Arbitrary range integers (was RE: EXTERNAL: Re: [vhdl-200x] Modular types)

From: Martin.J Thompson <Martin.J.Thompson@trw.com>
Date: Wed Jul 02 2014 - 00:24:56 PDT
-----Original Message-----
From: owner-vhdl-200x@eda.org [mailto:owner-vhdl-200x@eda.org] On Behalf Of ryan.w.hinton@L-3com.com
Sent: 01 July 2014 18:22
To: vhdl-200x@eda.org
Subject: RE: EXTERNAL: Re: [vhdl-200x] Modular types

> It should be a little longer than that.
> (2**31) ** (2**31)
> is over 20 billion digits base 10.  (Notice the larger exponent.)  Python has been working on this for 10 minutes now -- and it's up to about 100GB of memory.

Indeed.  I've looked back and I'd done 2**31**2 - I'm now not sure why I wrote 10**31**31! 

The point I was intending to make was that for "reasonable" sized numbers it's fast enough, and for larger numbers, well, it's just a matter of time (either processing time, or waiting for new hardware to come along :)

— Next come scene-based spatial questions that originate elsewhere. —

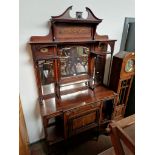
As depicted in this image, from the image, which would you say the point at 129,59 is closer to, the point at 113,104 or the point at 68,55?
the point at 113,104

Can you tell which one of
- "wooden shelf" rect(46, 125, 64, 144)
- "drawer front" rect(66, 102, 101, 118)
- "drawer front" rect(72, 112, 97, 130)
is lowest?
"wooden shelf" rect(46, 125, 64, 144)

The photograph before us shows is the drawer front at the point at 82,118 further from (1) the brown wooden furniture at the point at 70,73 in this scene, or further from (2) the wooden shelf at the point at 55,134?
(2) the wooden shelf at the point at 55,134

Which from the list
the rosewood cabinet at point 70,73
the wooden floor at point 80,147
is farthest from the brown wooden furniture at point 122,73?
the wooden floor at point 80,147

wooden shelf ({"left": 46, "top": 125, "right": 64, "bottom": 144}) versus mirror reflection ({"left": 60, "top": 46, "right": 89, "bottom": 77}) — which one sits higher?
mirror reflection ({"left": 60, "top": 46, "right": 89, "bottom": 77})

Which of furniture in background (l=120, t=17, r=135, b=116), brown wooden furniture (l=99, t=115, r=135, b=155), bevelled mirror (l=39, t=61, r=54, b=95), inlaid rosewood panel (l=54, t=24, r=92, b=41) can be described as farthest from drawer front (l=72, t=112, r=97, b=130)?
inlaid rosewood panel (l=54, t=24, r=92, b=41)

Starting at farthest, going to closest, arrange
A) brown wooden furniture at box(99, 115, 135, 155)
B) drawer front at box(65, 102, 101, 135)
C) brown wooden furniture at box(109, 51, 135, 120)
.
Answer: brown wooden furniture at box(109, 51, 135, 120) < drawer front at box(65, 102, 101, 135) < brown wooden furniture at box(99, 115, 135, 155)

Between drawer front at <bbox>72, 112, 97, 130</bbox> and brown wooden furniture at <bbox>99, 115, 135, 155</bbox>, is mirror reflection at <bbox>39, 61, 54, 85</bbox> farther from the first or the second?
brown wooden furniture at <bbox>99, 115, 135, 155</bbox>

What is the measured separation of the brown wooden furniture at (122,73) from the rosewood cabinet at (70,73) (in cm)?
13

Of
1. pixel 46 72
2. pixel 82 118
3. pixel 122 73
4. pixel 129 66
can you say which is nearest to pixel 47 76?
pixel 46 72

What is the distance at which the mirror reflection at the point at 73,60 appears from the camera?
155 cm

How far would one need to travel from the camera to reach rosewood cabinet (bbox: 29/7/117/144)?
139cm

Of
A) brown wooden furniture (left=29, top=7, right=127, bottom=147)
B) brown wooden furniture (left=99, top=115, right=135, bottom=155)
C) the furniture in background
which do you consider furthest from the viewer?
the furniture in background
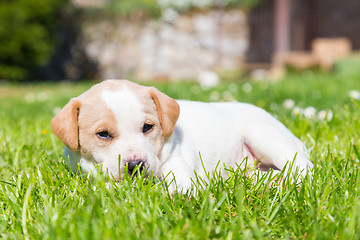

> The idea of arbitrary-precision integers is not necessarily to describe a particular piece of hardware.  It's to
> provide a programming language with infrastructure that makes it convenient to describe arbitrary hardware.  I 
> regularly use ~100-bit intermediate accumulators (CIC filter), and 500- to 4000-bit pseudo-random number
> generators, and 2000 to 64k bit LDPC error correcting codes.  And I haven't yet been asked to work on a crypto 
> problem!  So why should my programming language be limited by the "32 bits is big enough for anyone" idea?  

Quite.

> I'm not expecting arbitrary-range integers to be synthesizable any more than FILE or ACCESS types.  (Although a 
> friend had some interesting ideas on synthesizable pointers....)  I use numeric_std types for synthesis, or 
> sometimes a range-restricted integer.  But it would be great for the simulator to support it.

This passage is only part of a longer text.